[start of TEXT PASSAGE]
Batmobile 1966 - WIP by trekriffic, on Flickr


Next I think I'll paint and assemble the PE seatbelt buckles. Says to use black masking tape for the belts - hmmm. 
Then I need to assemble and paint the vinyl Dynamic Duo figures. 
Then I'll stick them into the seats before I glue the chassis to the body. 

Thanks for reading! Keep your Bat Monitor tuned to this Bat Channel for my next update!


----------



## Trekkriffic

Greetings citizens! Time for your next Bat Update...

Bat Ray PE parts painted and ready for gluing together.
I drilled a tunnel into a piece of very thin styrene rod to insert the end of the PE shaft into:


Batmobile 1966 - WIP by trekriffic, on Flickr

PE license plate glued to kit license plate bracket. A decal will be applied at the end of the build before final clear coats:


Batmobile 1966 - WIP by trekriffic, on Flickr

PE steel Bat Ray antenna glued into styrene rod. I'll paint the shaft silver. The grids should also be yellow not red so I'll repaint them to:


Batmobile 1966 - WIP by trekriffic, on Flickr

Batman glued together and seams puttied:


Batmobile 1966 - Dynamic Duo by trekriffic, on Flickr

Neck presents a significant gap. Will putty and sand smooth:


Batmobile 1966 - Dynamic Duo by trekriffic, on Flickr

After first round of PPP:


Batmobile 1966 - Dynamic Duo by trekriffic, on Flickr

This makes for much less of a pain in the butt to work on... for me anyway:


Batmobile 1966 - Dynamic Duo by trekriffic, on Flickr

The neck gap is filled and sanded:


Batmobile 1966 - Dynamic Duo by trekriffic, on Flickr

First primer coat brushed on. Tamiya white Surface Primer is lacquer based and goes on the vinyl real well. 
No observable stickiness after it dried either. I tested it out on the back and buttocks of the figures before brushing it on all over:


Batmobile 1966 - Dynamic Duo by trekriffic, on Flickr

After first primer coat before wet sanding with a narrow sanding stick:


Batmobile 1966 - Dynamic Duo by trekriffic, on Flickr


----------



## Trekkriffic

After first primer coat and light sanding:


Batmobile 1966 - Dynamic Duo by trekriffic, on Flickr

After sanding before second wet primer coat:


Batmobile 1966 - Dynamic Duo by trekriffic, on Flickr

Dotting the eyes. With a toothpick:


Batmobile 1966 - Dynamic Duo by trekriffic, on Flickr


Batmobile 1966 - Dynamic Duo by trekriffic, on Flickr

Here I brushed white around the pupils to shrink them a tad. 
Then I brushed a mix of light tan and white to make flesh and paint the eyelids and faces. I mixed a little red with the flesh to paint the lips. 
Next I'll mix up some light blue grey to paint the body, arms, and legs:


Batmobile 1966 - Dynamic Duo by trekriffic, on Flickr

Robin:


Batmobile 1966 - Dynamic Duo by trekriffic, on Flickr

I applied liquid mask to face and head around the mask. 
Then I painted flat black enamel around the eyes and the rest of the mask.
[end of TEXT PASSAGE]
[start of AVAILABLE DATA]
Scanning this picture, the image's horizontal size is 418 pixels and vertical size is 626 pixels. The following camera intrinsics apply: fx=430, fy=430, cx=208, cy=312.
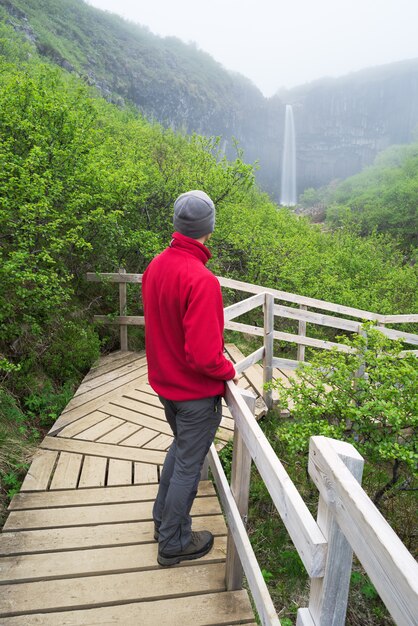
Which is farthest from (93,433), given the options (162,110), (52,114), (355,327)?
[end of AVAILABLE DATA]
• _PROBLEM DESCRIPTION_
Rewrite everything in the Batmobile build thread from "Next I think" down to "to the body.", replacing "vinyl" with "plastic".

• _WRITTEN ANSWER_
Next I think I'll paint and assemble the PE seatbelt buckles. Says to use black masking tape for the belts - hmmm. 
Then I need to assemble and paint the plastic Dynamic Duo figures. 
Then I'll stick them into the seats before I glue the chassis to the body.